Carles Puigdemont prefiere musulmanes a andaluces y pagará por ello
¿Todo por Cataluña o todo contra España? El catalanismo se ha aliado con todas las extremas izquierdas y con las masas de inmigrantes. Ni tendrá independencia ni salvará Cataluña.
Con Carlos Puigdemont al separatismo catalán le ha llegado la prueba del nueve, el momento de demostrar que ha superado tantas contradicciones. No, no me refiero a la difícil conjunción entre la burguesía derechista de Convergencia y la no menos burguesía pero izquierdista de Esquerra. Ni a la aún más difícil convivencia entre la izquierda de Esquerra y la extrema izquierda de Podemos. Ni a la teóricamente fácil, leninista o ácrata, entre Podemos y las diversas facciones de la CUP. El independentismo da mucho de sí. Pero la demostración de su cohesión y sinceridad vendrá por otro camino: el de la inmigración extraeuropea.
Durante más de un siglo, se ha pregonado el “hecho diferencial” catalán; partiendo de una realidad cultural evidente, se ha creado una identidad colectiva nacionalista falsificada y se ha pretendido reivindicar una independencia sobre la base de que Cataluña era una nación y España no.

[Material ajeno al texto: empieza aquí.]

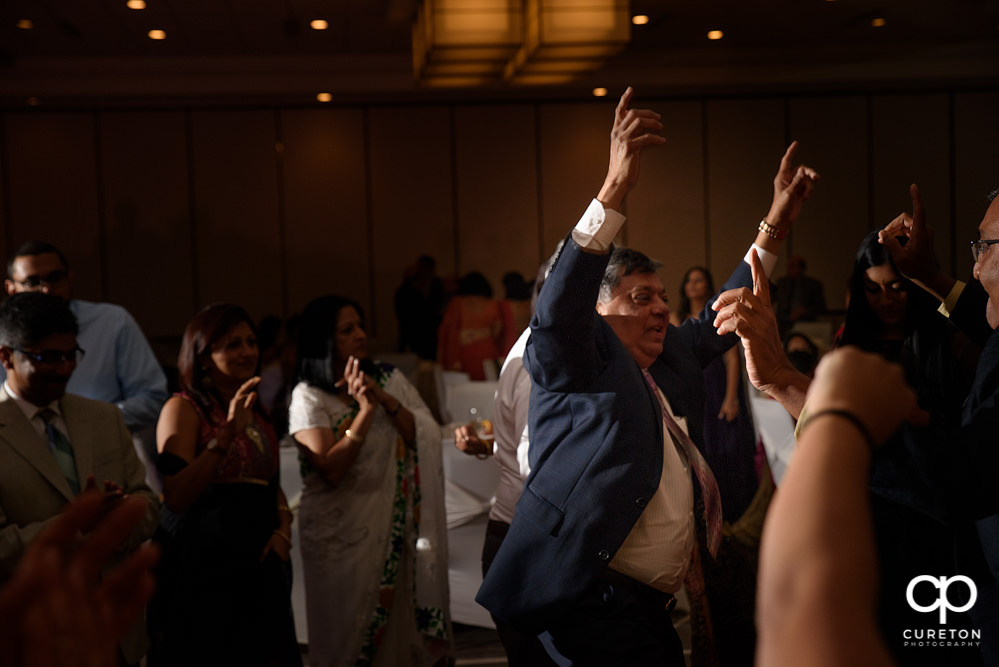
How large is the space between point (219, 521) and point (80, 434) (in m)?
0.47

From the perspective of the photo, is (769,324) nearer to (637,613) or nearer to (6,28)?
(637,613)

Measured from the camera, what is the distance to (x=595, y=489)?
1.79 m

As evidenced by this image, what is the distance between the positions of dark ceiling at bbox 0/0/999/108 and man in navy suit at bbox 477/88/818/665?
→ 6110 mm

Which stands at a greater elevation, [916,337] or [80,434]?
[916,337]

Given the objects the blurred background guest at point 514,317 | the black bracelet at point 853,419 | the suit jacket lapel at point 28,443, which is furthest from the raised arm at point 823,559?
the blurred background guest at point 514,317

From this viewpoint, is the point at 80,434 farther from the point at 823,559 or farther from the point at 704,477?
the point at 823,559

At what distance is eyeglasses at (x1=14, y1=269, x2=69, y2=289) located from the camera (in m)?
2.99

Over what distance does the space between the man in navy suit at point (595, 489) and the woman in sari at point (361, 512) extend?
1244 mm

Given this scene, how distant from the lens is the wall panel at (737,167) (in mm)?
10469

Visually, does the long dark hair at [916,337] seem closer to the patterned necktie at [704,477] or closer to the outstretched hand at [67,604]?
the patterned necktie at [704,477]

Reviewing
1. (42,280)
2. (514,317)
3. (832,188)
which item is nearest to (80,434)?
(42,280)

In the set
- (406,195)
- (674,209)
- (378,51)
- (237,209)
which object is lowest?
(674,209)

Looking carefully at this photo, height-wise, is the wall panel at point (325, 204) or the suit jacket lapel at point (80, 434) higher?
the wall panel at point (325, 204)

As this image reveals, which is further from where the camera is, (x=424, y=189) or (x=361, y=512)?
(x=424, y=189)
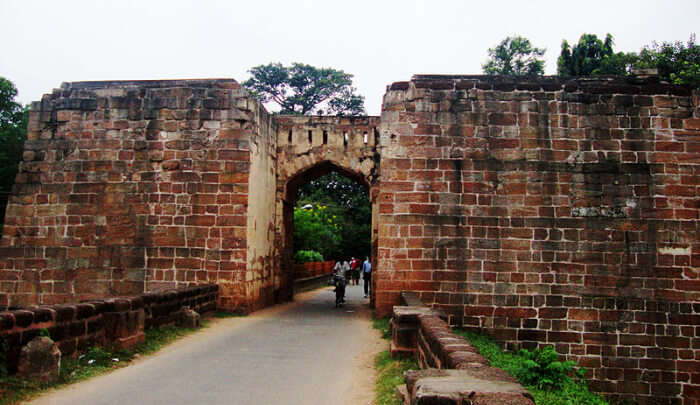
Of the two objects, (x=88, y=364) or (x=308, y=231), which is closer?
(x=88, y=364)

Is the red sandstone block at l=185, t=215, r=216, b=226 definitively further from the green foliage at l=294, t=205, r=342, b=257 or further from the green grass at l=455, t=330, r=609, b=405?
the green foliage at l=294, t=205, r=342, b=257

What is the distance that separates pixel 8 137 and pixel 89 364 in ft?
71.0

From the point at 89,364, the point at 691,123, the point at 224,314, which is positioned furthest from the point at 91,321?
the point at 691,123

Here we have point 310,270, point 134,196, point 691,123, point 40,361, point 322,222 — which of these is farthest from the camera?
point 322,222

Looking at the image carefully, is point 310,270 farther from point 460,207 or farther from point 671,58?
point 671,58

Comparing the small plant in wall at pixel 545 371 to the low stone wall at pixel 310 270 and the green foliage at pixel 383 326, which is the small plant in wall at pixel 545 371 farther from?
the low stone wall at pixel 310 270

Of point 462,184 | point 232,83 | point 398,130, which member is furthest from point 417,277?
Result: point 232,83

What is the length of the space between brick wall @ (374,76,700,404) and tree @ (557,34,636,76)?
1443 centimetres

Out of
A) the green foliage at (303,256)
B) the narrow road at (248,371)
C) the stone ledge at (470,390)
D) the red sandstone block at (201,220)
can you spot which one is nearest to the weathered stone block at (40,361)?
the narrow road at (248,371)

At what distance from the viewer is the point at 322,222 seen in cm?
2639

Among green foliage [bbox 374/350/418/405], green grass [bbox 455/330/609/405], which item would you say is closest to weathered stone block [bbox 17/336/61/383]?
green foliage [bbox 374/350/418/405]

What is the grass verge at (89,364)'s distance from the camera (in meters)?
4.60

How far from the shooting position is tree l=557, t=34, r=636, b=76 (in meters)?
23.3

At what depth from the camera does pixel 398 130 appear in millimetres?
10219
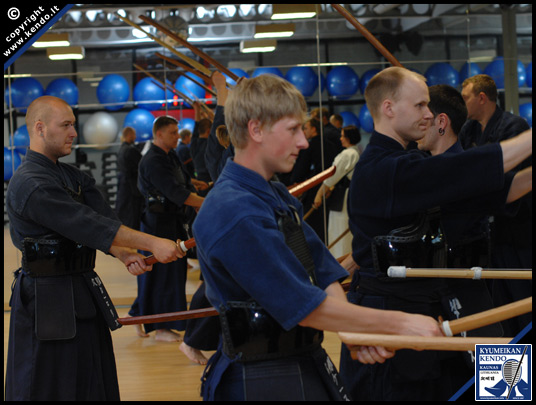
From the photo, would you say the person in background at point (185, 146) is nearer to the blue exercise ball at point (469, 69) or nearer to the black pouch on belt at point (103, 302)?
the blue exercise ball at point (469, 69)

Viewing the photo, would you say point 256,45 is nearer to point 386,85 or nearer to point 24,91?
point 24,91

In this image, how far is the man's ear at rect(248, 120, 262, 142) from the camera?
5.21 ft

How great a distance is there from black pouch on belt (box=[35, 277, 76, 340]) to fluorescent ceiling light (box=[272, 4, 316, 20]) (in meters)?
3.78

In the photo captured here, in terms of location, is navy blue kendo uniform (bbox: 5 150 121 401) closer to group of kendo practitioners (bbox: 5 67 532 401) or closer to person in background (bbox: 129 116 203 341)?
group of kendo practitioners (bbox: 5 67 532 401)

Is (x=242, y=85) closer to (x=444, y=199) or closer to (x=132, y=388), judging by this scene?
(x=444, y=199)

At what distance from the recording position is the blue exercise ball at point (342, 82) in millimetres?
5859

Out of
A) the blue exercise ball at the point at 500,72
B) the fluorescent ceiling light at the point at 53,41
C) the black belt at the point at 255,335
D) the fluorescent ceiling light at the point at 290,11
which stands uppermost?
the fluorescent ceiling light at the point at 290,11

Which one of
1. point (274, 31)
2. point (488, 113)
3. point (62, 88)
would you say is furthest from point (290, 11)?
point (488, 113)

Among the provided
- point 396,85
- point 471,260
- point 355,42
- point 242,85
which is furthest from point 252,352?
point 355,42

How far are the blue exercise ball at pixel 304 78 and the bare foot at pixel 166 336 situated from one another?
234 cm

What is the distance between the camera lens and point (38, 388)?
8.82 ft

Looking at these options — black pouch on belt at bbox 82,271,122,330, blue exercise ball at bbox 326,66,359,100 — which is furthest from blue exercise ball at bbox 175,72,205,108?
black pouch on belt at bbox 82,271,122,330

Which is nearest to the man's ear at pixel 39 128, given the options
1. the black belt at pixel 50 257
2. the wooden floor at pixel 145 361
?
the black belt at pixel 50 257

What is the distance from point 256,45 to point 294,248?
4.53 metres
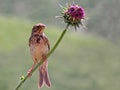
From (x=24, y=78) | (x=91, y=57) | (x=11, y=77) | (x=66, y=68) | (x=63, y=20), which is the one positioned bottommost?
(x=24, y=78)

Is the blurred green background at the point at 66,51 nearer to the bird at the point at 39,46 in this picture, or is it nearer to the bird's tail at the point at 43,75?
the bird's tail at the point at 43,75

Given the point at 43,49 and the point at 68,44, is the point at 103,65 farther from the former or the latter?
the point at 43,49

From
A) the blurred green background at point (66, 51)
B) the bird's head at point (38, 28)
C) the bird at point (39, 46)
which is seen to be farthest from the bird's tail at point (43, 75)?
the blurred green background at point (66, 51)

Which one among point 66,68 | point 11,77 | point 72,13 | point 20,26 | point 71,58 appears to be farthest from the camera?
point 20,26

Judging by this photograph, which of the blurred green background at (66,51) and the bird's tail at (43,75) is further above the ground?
the blurred green background at (66,51)

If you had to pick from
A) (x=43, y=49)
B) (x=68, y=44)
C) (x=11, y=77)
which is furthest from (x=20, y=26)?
(x=43, y=49)

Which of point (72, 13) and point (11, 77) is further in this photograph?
point (11, 77)

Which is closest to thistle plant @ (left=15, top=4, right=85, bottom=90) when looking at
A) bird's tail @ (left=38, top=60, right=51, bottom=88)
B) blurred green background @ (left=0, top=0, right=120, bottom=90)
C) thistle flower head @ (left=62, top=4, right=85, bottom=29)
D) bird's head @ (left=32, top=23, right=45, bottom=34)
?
thistle flower head @ (left=62, top=4, right=85, bottom=29)
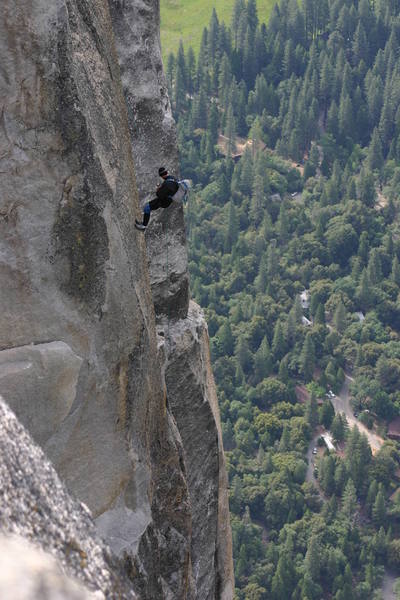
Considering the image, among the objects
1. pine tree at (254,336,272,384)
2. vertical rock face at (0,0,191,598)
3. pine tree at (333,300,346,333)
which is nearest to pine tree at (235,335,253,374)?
pine tree at (254,336,272,384)

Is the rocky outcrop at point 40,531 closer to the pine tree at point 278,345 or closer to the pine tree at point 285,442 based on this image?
the pine tree at point 285,442

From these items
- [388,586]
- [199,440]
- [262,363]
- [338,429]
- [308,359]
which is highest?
[199,440]

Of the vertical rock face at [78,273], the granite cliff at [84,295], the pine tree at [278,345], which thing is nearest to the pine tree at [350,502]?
the pine tree at [278,345]

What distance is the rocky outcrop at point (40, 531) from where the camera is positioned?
8414mm

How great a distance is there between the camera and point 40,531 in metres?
9.50

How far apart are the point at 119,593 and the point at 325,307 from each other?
189 meters

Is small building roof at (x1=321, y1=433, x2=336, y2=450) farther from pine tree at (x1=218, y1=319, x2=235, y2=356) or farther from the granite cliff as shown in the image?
the granite cliff

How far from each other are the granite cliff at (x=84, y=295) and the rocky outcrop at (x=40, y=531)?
502 cm

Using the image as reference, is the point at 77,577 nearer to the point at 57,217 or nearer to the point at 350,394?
the point at 57,217

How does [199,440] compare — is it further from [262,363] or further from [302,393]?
[262,363]

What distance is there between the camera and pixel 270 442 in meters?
164

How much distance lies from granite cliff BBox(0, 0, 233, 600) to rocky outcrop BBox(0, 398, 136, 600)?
502 cm

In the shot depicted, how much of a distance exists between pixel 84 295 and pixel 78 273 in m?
0.36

La consecuencia lógica era afirmar que la identidad catalana no podía convivir en el Estado nacional español y que necesitaba otro marco, propio y autosuficiente, que garantizase su ‘etnia’, sus tradiciones, su lengua, su folklore y todo aquello que hacía a aquella región “diferente”. Hasta hoy, el nacionalismo catalán tiende a ese fin, que es coherente con su trayectoria.

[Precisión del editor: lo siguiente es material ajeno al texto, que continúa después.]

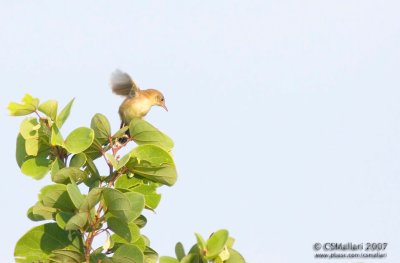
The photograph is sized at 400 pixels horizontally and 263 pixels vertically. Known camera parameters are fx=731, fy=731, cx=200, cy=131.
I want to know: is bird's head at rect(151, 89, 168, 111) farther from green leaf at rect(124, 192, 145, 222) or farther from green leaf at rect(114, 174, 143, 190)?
green leaf at rect(124, 192, 145, 222)

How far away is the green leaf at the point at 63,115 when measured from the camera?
3557 millimetres

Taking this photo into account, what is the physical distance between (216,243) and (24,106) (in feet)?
4.19

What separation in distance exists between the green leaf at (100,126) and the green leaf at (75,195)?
0.54 metres

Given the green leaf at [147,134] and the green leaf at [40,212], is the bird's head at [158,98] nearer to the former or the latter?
the green leaf at [147,134]

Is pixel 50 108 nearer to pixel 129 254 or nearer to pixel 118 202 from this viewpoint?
pixel 118 202

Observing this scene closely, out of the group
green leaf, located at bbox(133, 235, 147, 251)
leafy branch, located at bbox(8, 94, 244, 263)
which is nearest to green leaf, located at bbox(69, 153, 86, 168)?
leafy branch, located at bbox(8, 94, 244, 263)

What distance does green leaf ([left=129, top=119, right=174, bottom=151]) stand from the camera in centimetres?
368

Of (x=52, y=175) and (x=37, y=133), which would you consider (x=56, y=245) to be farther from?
(x=37, y=133)

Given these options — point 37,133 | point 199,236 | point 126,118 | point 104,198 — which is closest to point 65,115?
point 37,133

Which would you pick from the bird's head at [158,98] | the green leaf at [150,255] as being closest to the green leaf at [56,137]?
the green leaf at [150,255]

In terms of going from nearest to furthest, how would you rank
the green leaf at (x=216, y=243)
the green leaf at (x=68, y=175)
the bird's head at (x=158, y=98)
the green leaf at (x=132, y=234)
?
the green leaf at (x=216, y=243) < the green leaf at (x=132, y=234) < the green leaf at (x=68, y=175) < the bird's head at (x=158, y=98)

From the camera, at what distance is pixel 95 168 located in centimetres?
361

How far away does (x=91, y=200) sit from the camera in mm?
3211

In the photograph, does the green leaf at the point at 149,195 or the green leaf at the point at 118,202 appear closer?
the green leaf at the point at 118,202
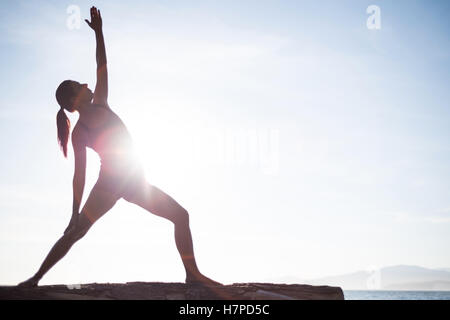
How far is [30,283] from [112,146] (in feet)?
5.64

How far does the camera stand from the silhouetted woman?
16.6ft

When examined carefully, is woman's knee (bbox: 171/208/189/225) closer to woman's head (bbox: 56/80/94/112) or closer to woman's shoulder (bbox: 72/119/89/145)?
woman's shoulder (bbox: 72/119/89/145)

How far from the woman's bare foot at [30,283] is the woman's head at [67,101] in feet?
5.01

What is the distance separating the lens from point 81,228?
4871 mm

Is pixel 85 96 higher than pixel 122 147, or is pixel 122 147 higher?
pixel 85 96

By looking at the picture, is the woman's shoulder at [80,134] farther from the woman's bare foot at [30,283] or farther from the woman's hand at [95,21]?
the woman's bare foot at [30,283]

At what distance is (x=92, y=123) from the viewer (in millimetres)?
5215

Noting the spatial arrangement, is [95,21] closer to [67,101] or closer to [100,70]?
[100,70]

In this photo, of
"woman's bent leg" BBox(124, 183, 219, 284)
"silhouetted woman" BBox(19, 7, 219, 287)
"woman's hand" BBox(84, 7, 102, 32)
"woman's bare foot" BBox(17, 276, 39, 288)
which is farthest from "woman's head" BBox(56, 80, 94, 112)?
"woman's bare foot" BBox(17, 276, 39, 288)

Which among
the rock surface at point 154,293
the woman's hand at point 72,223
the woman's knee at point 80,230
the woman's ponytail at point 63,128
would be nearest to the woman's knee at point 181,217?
the rock surface at point 154,293

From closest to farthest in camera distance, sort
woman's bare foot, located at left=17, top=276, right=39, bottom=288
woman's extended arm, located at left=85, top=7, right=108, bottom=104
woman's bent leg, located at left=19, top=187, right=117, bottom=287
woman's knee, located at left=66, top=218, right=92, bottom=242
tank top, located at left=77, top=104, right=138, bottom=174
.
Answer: woman's bare foot, located at left=17, top=276, right=39, bottom=288, woman's bent leg, located at left=19, top=187, right=117, bottom=287, woman's knee, located at left=66, top=218, right=92, bottom=242, tank top, located at left=77, top=104, right=138, bottom=174, woman's extended arm, located at left=85, top=7, right=108, bottom=104
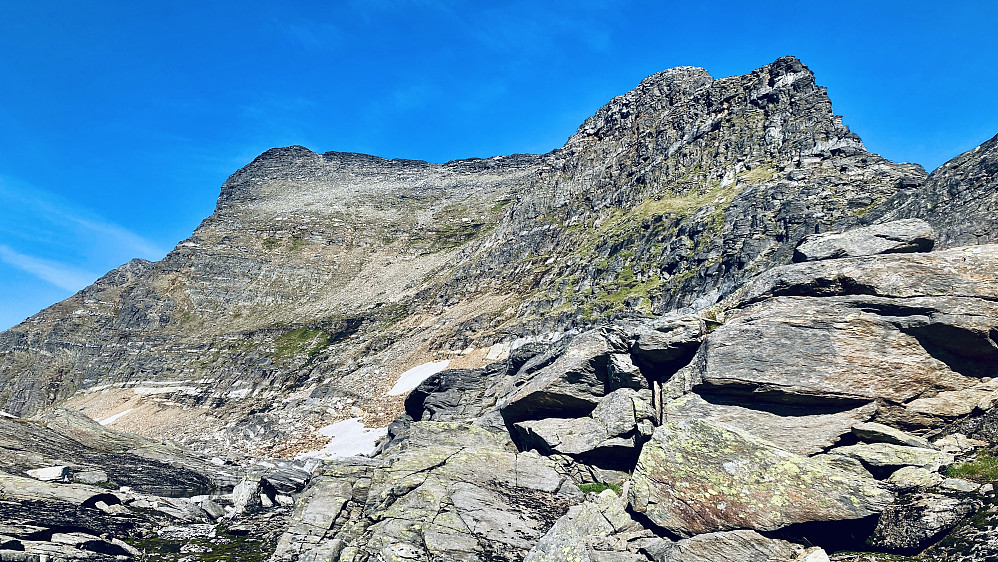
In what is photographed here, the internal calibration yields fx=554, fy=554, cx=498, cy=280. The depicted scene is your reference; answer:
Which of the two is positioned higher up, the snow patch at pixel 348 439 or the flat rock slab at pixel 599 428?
the flat rock slab at pixel 599 428

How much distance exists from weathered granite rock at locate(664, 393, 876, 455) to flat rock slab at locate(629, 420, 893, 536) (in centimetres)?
187

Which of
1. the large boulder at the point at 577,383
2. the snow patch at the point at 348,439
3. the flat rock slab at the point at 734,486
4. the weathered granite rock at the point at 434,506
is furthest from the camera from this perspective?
the snow patch at the point at 348,439

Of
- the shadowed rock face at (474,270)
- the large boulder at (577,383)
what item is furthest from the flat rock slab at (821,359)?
Answer: the shadowed rock face at (474,270)

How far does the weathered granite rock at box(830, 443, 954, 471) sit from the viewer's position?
15906 millimetres

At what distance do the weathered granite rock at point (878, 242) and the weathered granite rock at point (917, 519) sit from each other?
39.2 feet

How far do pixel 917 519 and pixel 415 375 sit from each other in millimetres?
58941

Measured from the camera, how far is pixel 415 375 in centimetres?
6888

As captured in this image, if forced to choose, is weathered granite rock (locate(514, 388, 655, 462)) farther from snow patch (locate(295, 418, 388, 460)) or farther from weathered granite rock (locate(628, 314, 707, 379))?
snow patch (locate(295, 418, 388, 460))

Desde 2001, sin embargo, distinguidos nacionalistas catalanes están haciendo la prueba del nueve de su matemática divisoria. Marta Ferrusola primero y Heribert Barrera después afirmaron que la inmigración africana y asiática pone en peligro la identidad cultural y religiosa de Cataluña, y que, en medio de todo, los charnegos inmigrantes eran bastante más asimilables que la oleada islámica que es tan evidente en las ciudades catalanas. Pero la extrema izquierda ha impuesto por su parte la idea de que “quien quiera ser catalán, que sea catalán”, es más, bienvenido sea con su religión y su cultura siempre que se afirme catalán y aprenda la lengua.
Al margen de la opinión que merezca la inmigración actual, es evidente que el nacionalismo catalán está ante una disyuntiva histórica. Cataluña y el País Vasco, incluso aceptando lo inaceptable (que sean naciones distintas de la española), tienen con España y con el resto de los españoles vínculos milenarios de naturaleza antropológica, cultural y religiosa. En el peor de los casos, un castellano o un gallego tienen con un ampurdanés muchas más cosas en común que un rifeño, un pakistaní, un senegalés o un bubi. Y sucede algo más, que tanto el venerable señor Barrera como la señora de Jordi Pujol reconocieron antes que este Puigdemont multicultural-pero-anti-español, discípulo de Artur Mas, heredero del corrupto Jordi Pujol: Cataluña fuera de España carece de envergadura demográfica y política para dar una respuesta propia a un problema trascendental como éste. Pero Carles Puigdemont, protagonista ahora, no lo ha reconocido.
Esta es la prueba del nueve de los separatismos españoles: incluso sin renunciar a ninguno de sus presupuestos, resulta que sólo en el seno de España pueden preservarse y florecer los rasgos esenciales de lo catalán, y de lo vasco. Sólo como españoles, y eventualmente como europeos, pueden darse respuestas modernas, eficaces y atrevidas a las grandes cuestiones de 2016. Por amor a Cataluña, por amor al País Vasco, tal vez sea el momento de infundir a toda España el mismo amor por la identidad común, que bien podría eclipsarse en el curso de esta generación.
Si por el contrario, más por odio a España que por amor a lo catalán, alguien persiste en cerriles separatismos decimonónicos, sabremos algo con certeza: no sólo son enemigos de la nación española, sino también de Cataluña. Y el Gobierno del Partido Popular tendría que haber actuado en consecuencia, hace mucho, sin necesidad de llegar por intereses de partido al borde del abismo.
Puigdemont, Mas y Pujol no son ciegos. Los enemigos de España en Cataluña saben sin duda que junto a las Ramblas funciona la populosa mezquita “Tariq ben Ziyad”. Todos los padres de la Patria, o de las patrias, deberían tener bien presente el nombre de este musulmán, el caudillo de la expedición que desembarcó en 711, dando nombre a Gibraltar y ocupando ocho siglos dolorosos España entera. ¿Creen de verdad que con darles una senyera y unas clases de catalán artificial los convierten en aliados de un proceso en el que lo esencial ya no es construir Cataluña sino destruir España aunque sea destruyendo también Cataluña?